This is our President-elect.

Sigh.

We will not be safer with more guns around us in this atmosphere of fear.

But I digress.

Another fatal shooting in North Minneapolis yesterday adds up to a very violent year in that section of Minneapolis that has residents very concerned for their own safety. From the article:

For the third day in a row, the pop-pop-pop of gunfire punctuated the midday calm near a north Minneapolis strip mall, this time leaving a young man dead and detectives searching for answers.

This is simply not the kind of communities we want for our children and families. The proliferation of guns on our streets is a serious public health and safety epidemic. No one is immune from it. It adds to the fear and suspicion of others and spirals out of control.
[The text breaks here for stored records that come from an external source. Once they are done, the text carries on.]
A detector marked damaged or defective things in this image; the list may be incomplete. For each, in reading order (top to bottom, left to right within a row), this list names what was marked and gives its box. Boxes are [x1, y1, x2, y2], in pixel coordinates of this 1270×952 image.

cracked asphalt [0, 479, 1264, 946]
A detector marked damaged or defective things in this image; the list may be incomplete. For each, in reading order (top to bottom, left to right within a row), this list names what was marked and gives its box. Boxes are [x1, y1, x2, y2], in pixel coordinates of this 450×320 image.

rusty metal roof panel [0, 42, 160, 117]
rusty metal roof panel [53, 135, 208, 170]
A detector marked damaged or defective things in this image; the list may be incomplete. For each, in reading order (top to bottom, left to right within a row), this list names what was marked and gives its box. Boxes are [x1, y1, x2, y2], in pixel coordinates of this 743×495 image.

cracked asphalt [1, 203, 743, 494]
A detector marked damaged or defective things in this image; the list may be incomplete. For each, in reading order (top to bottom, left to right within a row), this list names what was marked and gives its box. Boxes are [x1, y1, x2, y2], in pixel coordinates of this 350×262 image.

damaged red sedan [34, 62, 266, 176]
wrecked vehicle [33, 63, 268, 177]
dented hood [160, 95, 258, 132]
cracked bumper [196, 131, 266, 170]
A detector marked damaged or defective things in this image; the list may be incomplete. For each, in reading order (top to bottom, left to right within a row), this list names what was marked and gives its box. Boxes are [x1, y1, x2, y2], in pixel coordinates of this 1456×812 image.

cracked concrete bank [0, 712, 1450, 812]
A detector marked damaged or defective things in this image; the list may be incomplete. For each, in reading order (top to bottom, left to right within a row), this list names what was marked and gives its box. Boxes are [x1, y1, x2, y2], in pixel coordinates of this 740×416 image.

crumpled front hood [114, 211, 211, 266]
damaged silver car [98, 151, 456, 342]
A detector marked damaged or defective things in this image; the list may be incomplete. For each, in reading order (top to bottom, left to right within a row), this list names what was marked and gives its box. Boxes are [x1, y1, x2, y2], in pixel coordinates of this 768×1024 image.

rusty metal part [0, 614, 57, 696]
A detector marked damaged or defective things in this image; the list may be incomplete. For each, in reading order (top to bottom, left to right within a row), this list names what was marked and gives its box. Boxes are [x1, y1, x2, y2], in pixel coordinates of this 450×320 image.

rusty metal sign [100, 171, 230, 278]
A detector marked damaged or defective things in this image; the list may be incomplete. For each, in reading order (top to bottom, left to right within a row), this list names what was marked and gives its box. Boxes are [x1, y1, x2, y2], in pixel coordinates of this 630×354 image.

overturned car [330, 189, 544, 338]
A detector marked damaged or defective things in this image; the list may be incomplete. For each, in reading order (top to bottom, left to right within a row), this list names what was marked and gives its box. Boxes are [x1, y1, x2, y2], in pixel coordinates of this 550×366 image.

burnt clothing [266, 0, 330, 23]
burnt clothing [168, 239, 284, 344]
And last, the Minneapolis police officer who shot and killed Philando Castile has been charged with manslaughter:

In an extraordinary move by a Minnesota prosecutor, authorities said the officer, not the civilian, is to blame for the tragic events that turned a traffic stop in a Twin Cities suburb into a flash point in the national debate over racial profiling and police use of force.

You may remember that the shooting of Castile resulted in demonstrations on the streets of Minnesota and all over the country for that matter. These are incidents that have escalated all over America. Unarmed and armed men of color have been shot by officers in what seems like increasing frequency. Race plays a role. Armed citizens plays a role. Fear plays a role. There should be some very serious conversations about what all of this means for the safety of Americans. Will we have them? Will we ignore this at the peril of our communities?

I have great respect for our law enforcement officers and have written frequently about officers under assault by armed citizens. The job of our officers is made all the more dangerous by so many armed Americans and it has led to a vicious circle of arming up to protect themselves from citizens who are allowed to carry their guns in public places or are involved in domestic disputes. Armed citizenry is not the norm in other democratized countries and therefore, law enforcement officers are not often the target of ambushes. In fact, in some countries, officers are not armed. Interestingly, there are far fewer gun deaths in almost all over democratized countries not at war. Coincidence?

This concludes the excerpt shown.